Columns: the width of the column in the Data View, which can also be adjusted manually in the Data View by simply dragging the column.
Align: whether the data is left, centre or right aligned in the Data View.
Role: roles can be assigned to variables such as ‘Input’ or ‘Target’, although generally this is not required.
Having entered variable names in the Variable View, note that the columns in the Data View now automatically have those names as the headings (along with symbols to represent the measure). All that remains now is to key in the data, if required, so for this example enter the following in the Data View (either row by row, or column by column as preferred). Alternatively, you can download the data file attached below rather than entering the data.
Download this sample data file rather than entering the data above, if preferred:
In both cases, note the blank cell for the missing ‘Age’ data for case 8; if missing values had been set up, the missing value could be entered there instead (for example, 999 could be entered if that was assigned as a value to represent missing data).

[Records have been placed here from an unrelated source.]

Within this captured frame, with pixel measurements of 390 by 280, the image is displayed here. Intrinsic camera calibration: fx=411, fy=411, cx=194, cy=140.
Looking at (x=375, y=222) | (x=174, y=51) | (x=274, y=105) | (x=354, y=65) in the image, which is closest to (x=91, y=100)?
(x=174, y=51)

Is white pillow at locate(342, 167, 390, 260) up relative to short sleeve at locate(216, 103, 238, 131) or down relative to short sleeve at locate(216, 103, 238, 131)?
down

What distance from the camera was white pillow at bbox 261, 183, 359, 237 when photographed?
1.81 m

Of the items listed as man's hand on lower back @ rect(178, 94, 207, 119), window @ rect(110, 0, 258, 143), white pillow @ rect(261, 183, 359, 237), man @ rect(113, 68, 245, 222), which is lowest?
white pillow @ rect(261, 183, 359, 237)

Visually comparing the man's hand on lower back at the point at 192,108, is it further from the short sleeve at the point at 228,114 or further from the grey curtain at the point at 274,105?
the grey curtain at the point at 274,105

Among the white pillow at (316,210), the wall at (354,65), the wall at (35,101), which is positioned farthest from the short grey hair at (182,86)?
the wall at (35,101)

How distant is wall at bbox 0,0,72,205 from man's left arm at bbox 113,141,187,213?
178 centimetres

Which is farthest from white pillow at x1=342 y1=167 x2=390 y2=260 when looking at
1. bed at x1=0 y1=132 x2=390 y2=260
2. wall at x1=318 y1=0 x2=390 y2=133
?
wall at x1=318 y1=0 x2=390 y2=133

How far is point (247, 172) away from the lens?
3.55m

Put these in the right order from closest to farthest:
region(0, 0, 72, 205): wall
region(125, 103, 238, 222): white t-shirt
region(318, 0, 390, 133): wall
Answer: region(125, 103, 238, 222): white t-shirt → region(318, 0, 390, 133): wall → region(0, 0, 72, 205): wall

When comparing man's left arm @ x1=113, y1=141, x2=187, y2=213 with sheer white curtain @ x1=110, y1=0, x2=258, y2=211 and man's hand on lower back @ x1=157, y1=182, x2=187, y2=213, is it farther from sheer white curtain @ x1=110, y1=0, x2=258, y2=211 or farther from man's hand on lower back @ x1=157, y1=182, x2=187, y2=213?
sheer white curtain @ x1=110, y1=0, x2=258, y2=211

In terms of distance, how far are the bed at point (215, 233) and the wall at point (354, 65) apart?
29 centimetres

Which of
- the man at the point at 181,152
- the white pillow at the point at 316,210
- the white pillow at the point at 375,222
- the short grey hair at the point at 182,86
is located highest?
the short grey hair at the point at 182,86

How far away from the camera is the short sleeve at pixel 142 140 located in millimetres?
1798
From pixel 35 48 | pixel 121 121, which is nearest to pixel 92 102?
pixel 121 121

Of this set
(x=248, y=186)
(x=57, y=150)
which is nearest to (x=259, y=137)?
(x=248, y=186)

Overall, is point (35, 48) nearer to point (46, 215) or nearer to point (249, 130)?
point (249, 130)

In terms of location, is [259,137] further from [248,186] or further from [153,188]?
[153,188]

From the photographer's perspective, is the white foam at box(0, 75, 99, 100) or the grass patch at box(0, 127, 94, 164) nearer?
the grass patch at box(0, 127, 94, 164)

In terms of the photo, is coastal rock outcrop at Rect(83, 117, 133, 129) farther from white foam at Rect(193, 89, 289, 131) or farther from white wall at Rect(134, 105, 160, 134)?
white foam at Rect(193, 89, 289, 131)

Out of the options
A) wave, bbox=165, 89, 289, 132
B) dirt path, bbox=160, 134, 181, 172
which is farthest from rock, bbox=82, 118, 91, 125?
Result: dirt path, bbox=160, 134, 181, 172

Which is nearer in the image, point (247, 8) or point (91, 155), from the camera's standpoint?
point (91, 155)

Also note that you can see the value labels assigned to categorical variables if preferred, rather than the category numbers, by selecting the Value Labels icon available on the menu in the Data View:
Once a data file has been created, it can be saved in the usual way by going to File, Save As… and choosing a location and name. This will save as a .sav file type. When working in SPSS it is likely that you will also need to save other file types as well, such as output and syntax, but these will be covered in subsequent pages of this module.